Brief - Your task is to give the listing below back word for word, pictures excluded.

Supplied data -
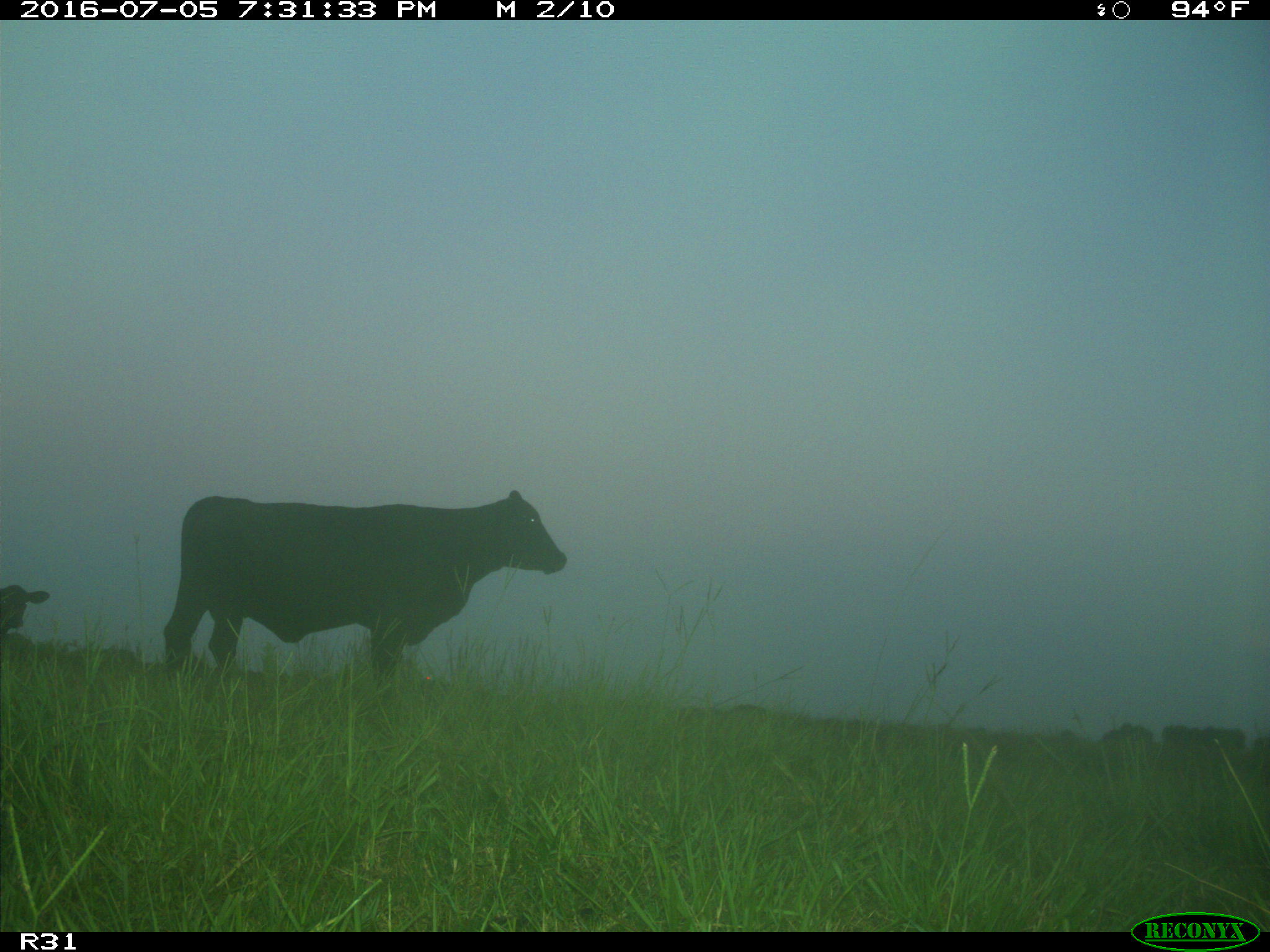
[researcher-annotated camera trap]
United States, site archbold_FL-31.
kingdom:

Result of the task -
[researcher-annotated camera trap]
United States, site archbold_FL-31.
kingdom:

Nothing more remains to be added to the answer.